TASKS TO COMPLETE:
- a) According to the OllamaPy documentation excerpt, what success rate do tests need in order to pass?
- b) Reproduce the OllamaPy documentation excerpt word for word from "Tests pass with" to "chat and analysis)".

*** PROVIDED TEXT

Performance Insights

The timing analysis helps you:

  • Optimize Model Selection: Choose the best speed/accuracy trade-offs
  • Identify Bottlenecks: Find slow or inconsistent actions
  • Validate Stability: Ensure consistent performance across runs
  • Compare Configurations: Evaluate different model combinations

Example timing output:

Timing Analysis:
  Average: 1.23s | Median: 1.15s
  Range: 0.89s - 2.11s
  Performance: Fast
  Consistency: 87.3/100

Tests pass with a 60% or higher success rate, ensuring reasonable consistency in decision-making.

Chat Commands

While chatting, you can use these built-in commands:

  • quit, exit, bye - End the conversation
  • clear - Clear conversation history
  • help - Show available commands
  • model - Display current models (both chat and analysis)
  • models - List all available models
  • actions - Show available actions the AI can choose from

Python API

You can also use OllamaPy programmatically:

from ollamapy import OllamaClient, ModelManager, AnalysisEngine, ChatSession, TerminalInterface

# Create components
client = OllamaClient()
model_manager = ModelManager(client)
analysis_engine = AnalysisEngine("gemma2:2b", client)  # Fast analysis model
chat_session = ChatSession("llama3.2:7b", client, "You are a helpful assistant")

******
*** PROVIDED RECORDS

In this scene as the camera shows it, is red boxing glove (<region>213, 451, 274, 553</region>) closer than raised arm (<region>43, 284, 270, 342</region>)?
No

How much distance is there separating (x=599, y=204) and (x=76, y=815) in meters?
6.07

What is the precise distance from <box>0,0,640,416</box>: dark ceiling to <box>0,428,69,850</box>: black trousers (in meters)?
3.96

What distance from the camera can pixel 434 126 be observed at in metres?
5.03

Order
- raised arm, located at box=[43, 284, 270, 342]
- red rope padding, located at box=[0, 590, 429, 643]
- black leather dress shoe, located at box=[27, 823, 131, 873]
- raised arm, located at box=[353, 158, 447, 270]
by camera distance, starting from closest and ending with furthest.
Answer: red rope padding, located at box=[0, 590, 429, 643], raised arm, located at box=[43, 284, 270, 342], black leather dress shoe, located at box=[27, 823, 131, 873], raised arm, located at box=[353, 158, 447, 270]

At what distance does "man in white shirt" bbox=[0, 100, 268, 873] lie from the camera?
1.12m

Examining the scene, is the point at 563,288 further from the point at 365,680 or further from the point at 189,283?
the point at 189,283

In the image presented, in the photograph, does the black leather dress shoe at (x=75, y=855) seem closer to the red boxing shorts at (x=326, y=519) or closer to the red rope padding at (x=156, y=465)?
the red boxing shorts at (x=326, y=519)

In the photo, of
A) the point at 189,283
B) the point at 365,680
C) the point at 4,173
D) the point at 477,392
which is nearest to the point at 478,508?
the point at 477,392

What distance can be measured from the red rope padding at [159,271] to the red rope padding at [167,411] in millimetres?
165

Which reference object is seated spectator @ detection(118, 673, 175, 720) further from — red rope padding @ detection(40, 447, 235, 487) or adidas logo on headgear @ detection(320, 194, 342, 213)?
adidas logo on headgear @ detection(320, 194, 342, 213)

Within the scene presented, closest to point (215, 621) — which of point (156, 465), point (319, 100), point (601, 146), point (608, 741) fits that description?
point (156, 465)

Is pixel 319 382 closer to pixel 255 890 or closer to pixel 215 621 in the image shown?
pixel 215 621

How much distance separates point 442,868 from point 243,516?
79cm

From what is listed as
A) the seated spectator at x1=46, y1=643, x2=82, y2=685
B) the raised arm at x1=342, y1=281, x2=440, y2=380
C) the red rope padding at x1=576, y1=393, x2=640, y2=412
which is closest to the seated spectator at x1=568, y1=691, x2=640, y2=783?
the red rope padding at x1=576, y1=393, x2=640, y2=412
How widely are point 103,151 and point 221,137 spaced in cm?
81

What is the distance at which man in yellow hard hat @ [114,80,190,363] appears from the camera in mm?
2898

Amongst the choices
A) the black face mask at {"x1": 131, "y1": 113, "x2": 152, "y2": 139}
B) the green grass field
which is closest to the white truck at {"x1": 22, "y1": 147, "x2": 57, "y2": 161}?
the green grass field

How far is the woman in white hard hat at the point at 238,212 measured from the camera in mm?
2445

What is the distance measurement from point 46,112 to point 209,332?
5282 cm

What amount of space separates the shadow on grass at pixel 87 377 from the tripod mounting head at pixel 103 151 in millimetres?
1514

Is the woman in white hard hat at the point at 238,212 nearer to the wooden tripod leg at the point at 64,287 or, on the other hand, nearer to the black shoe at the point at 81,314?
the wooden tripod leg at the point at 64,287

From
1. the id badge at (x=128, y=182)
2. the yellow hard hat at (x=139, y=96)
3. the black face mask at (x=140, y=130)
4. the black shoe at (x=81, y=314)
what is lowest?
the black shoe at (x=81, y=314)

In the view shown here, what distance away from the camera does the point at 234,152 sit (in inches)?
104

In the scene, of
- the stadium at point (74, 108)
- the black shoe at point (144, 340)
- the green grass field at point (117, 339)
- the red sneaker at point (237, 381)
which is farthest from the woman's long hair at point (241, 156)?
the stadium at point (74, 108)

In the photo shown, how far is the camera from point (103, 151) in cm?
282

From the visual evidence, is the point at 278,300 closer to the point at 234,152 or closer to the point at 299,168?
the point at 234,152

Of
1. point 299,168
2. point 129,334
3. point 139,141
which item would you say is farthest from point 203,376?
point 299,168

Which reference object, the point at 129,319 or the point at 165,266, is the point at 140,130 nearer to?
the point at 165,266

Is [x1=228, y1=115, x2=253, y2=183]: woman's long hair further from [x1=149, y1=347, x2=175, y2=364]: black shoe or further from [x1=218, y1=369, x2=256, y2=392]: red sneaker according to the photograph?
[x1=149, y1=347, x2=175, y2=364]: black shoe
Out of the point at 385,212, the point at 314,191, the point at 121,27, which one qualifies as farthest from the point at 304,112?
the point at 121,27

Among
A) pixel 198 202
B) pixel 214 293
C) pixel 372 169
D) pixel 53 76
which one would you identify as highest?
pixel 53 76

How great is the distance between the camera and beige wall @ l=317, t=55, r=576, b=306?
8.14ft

******

RESPONSES TO THE TASKS:
- a) A success rate of 60% or higher.

- b)
Tests pass with a 60% or higher success rate, ensuring reasonable consistency in decision-making.

Chat Commands

While chatting, you can use these built-in commands:

  • quit, exit, bye - End the conversation
  • clear - Clear conversation history
  • help - Show available commands
  • model - Display current models (both chat and analysis)